[ABOUT THIS EXERCISE] From the line with "ナマステネパール.JPG" to the last line of the data below, repeat every line exactly and add nothing.

== INPUT DATA

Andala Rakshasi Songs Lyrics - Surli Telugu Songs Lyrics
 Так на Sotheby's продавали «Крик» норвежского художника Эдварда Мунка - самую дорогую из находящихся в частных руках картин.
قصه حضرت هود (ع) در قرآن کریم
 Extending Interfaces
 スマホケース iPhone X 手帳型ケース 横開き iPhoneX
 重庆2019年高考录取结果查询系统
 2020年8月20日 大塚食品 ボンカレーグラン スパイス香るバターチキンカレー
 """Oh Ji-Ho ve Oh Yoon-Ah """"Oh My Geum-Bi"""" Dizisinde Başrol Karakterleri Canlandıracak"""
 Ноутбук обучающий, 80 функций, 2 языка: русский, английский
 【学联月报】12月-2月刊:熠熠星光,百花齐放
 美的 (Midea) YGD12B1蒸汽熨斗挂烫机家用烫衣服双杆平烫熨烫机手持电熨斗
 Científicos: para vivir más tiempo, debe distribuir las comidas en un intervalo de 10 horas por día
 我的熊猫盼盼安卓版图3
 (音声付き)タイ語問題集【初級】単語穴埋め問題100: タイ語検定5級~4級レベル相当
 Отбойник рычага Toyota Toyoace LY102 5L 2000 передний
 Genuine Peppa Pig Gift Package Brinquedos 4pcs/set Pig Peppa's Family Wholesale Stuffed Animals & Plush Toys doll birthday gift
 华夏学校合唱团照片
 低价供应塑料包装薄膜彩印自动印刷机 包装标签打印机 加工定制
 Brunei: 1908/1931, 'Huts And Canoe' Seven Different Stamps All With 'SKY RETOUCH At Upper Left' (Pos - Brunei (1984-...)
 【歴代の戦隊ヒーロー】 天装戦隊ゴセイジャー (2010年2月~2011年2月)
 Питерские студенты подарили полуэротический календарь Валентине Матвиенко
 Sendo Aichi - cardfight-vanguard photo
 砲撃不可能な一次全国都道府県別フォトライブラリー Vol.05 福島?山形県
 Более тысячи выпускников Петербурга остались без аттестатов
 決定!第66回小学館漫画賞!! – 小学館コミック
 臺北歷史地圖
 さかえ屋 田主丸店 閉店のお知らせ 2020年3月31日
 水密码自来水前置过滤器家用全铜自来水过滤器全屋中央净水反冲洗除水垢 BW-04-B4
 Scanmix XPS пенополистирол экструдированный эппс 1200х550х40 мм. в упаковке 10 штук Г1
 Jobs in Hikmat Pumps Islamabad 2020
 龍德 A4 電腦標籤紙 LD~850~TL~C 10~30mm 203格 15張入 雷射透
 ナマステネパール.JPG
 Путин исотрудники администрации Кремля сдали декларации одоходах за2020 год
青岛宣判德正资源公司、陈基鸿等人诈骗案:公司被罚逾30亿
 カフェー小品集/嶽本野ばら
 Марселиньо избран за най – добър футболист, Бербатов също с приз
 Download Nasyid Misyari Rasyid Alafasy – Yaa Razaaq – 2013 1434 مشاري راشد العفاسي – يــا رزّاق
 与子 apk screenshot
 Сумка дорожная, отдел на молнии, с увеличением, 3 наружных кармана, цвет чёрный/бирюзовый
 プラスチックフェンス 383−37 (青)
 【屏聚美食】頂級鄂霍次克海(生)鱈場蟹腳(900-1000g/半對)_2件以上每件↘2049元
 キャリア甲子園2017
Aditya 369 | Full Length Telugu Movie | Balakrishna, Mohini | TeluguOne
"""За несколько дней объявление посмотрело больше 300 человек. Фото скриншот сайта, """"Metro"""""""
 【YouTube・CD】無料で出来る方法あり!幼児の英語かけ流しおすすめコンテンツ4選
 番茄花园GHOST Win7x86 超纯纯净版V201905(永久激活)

====

[EXPECTED OUTPUT]
 ナマステネパール.JPG
 Путин исотрудники администрации Кремля сдали декларации одоходах за2020 год
青岛宣判德正资源公司、陈基鸿等人诈骗案:公司被罚逾30亿
 カフェー小品集/嶽本野ばら
 Марселиньо избран за най – добър футболист, Бербатов също с приз
 Download Nasyid Misyari Rasyid Alafasy – Yaa Razaaq – 2013 1434 مشاري راشد العفاسي – يــا رزّاق
 与子 apk screenshot
 Сумка дорожная, отдел на молнии, с увеличением, 3 наружных кармана, цвет чёрный/бирюзовый
 プラスチックフェンス 383−37 (青)
 【屏聚美食】頂級鄂霍次克海(生)鱈場蟹腳(900-1000g/半對)_2件以上每件↘2049元
 キャリア甲子園2017
Aditya 369 | Full Length Telugu Movie | Balakrishna, Mohini | TeluguOne
"""За несколько дней объявление посмотрело больше 300 человек. Фото скриншот сайта, """"Metro"""""""
 【YouTube・CD】無料で出来る方法あり!幼児の英語かけ流しおすすめコンテンツ4選
 番茄花园GHOST Win7x86 超纯纯净版V201905(永久激活)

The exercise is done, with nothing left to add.